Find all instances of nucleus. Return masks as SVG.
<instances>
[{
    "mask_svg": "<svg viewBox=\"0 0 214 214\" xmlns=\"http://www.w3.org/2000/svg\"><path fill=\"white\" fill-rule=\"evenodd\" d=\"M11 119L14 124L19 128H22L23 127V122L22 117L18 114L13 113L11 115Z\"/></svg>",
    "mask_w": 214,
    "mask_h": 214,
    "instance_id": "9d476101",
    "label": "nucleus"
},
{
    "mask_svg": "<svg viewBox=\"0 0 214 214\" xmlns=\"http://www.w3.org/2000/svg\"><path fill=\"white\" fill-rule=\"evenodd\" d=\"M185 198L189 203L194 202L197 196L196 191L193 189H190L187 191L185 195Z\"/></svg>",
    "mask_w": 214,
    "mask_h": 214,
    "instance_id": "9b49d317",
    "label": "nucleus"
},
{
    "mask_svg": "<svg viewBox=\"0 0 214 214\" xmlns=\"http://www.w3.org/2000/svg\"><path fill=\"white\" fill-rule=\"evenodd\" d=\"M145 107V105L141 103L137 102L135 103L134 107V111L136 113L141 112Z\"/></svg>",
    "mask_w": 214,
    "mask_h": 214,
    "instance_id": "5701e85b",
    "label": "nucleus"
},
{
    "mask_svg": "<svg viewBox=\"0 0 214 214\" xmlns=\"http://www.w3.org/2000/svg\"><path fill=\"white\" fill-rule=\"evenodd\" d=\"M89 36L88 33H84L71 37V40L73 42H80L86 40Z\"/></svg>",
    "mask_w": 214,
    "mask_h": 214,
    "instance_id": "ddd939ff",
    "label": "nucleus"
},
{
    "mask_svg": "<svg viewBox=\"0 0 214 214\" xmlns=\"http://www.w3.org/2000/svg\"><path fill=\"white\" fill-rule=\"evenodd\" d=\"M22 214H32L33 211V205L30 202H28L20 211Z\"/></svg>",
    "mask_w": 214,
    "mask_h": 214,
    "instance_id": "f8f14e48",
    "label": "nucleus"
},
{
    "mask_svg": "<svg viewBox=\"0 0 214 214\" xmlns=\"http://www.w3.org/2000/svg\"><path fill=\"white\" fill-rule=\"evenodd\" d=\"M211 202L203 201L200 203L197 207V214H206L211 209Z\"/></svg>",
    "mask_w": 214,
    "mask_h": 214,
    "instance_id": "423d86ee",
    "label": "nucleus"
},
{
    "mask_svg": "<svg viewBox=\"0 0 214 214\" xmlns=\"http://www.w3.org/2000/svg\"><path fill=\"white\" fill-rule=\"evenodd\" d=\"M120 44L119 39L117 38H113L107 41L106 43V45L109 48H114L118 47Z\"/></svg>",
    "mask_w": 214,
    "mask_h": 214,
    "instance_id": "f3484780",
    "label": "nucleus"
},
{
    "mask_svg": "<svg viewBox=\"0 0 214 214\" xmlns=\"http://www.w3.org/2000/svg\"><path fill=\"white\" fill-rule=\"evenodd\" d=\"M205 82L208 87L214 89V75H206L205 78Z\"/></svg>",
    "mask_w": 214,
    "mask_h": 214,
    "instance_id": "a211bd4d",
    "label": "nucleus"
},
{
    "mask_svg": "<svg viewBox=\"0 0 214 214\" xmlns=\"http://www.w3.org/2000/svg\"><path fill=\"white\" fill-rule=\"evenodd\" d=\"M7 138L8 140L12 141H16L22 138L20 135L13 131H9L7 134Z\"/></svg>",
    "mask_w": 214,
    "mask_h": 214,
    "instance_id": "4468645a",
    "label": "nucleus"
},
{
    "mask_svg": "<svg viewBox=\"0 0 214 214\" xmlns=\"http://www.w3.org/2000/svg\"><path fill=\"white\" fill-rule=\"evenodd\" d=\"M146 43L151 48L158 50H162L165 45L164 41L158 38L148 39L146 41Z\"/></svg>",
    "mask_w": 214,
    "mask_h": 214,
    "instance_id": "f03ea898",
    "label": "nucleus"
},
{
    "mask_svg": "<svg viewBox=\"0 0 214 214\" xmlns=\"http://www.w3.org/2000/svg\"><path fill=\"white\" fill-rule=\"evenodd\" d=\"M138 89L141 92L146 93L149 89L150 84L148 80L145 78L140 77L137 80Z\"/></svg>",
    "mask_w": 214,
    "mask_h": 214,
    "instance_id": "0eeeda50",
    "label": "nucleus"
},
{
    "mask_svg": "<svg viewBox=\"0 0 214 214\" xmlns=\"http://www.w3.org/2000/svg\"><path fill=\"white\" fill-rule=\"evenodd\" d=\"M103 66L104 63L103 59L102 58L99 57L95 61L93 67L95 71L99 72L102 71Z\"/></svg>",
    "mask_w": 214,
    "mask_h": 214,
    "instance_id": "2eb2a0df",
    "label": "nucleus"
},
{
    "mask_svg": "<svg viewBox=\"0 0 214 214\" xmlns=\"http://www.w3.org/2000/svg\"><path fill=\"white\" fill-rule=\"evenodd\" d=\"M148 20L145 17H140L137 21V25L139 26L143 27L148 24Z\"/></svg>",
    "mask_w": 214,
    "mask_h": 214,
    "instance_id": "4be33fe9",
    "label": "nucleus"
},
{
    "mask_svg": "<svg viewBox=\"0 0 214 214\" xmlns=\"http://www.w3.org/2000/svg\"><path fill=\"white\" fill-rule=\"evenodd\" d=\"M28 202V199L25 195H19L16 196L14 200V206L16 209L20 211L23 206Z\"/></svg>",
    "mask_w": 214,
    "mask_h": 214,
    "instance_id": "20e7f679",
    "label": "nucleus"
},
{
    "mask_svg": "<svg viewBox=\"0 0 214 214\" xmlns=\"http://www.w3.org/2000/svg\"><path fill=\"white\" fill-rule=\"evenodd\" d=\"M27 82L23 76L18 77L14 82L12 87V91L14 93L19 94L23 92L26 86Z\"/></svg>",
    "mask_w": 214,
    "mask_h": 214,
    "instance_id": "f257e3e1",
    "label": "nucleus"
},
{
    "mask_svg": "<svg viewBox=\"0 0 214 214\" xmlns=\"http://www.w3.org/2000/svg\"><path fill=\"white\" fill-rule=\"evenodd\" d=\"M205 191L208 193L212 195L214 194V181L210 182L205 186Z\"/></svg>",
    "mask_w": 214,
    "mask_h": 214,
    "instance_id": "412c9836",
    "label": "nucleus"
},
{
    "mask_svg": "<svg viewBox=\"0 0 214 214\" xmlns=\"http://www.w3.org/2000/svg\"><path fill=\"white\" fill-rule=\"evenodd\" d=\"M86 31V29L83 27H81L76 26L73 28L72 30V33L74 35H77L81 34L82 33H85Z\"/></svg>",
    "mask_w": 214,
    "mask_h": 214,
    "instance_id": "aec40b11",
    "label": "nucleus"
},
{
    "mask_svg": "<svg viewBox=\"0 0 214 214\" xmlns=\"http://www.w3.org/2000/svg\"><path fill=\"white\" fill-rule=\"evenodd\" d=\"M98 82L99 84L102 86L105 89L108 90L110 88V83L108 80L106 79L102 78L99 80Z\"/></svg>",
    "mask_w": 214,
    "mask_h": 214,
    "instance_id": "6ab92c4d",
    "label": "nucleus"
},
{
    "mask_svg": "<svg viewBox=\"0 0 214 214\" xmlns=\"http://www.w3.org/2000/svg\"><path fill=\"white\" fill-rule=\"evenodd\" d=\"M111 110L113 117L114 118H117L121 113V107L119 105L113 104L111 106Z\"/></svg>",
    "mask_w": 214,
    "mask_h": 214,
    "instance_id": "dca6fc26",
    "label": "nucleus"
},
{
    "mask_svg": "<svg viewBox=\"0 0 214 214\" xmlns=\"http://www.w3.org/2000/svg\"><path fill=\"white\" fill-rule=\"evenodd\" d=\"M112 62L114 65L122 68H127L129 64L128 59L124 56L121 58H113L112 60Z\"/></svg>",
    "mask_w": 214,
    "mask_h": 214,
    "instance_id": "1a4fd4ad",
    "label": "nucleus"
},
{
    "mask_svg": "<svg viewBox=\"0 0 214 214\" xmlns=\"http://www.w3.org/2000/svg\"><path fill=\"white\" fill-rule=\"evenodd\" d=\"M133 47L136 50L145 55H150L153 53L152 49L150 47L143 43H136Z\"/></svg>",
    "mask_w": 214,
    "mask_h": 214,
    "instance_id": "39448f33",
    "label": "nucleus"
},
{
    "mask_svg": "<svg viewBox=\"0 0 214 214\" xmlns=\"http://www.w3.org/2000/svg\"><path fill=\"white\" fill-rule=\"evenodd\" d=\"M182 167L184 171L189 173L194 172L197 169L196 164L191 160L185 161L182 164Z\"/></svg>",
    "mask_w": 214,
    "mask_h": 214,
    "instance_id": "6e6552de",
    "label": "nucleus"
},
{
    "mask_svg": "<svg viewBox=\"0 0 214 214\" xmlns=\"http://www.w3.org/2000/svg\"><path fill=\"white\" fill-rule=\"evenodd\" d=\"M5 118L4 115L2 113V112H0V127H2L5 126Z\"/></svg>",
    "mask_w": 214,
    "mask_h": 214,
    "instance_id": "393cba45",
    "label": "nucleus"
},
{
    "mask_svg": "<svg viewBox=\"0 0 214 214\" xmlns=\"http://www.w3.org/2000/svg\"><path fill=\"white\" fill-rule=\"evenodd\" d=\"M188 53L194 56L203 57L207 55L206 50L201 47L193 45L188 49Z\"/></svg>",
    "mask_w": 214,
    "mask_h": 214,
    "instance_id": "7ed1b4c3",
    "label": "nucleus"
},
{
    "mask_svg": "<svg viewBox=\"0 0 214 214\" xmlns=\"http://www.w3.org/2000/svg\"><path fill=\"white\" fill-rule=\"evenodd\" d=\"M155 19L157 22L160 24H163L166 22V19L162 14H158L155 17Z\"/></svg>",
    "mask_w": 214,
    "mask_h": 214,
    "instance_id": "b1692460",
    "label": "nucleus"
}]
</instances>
___
(Instructions to follow):
Select every line of the listing above that contains the word "instances". Case counts.

(Complete response):
Find all instances of nucleus. Return masks as SVG.
<instances>
</instances>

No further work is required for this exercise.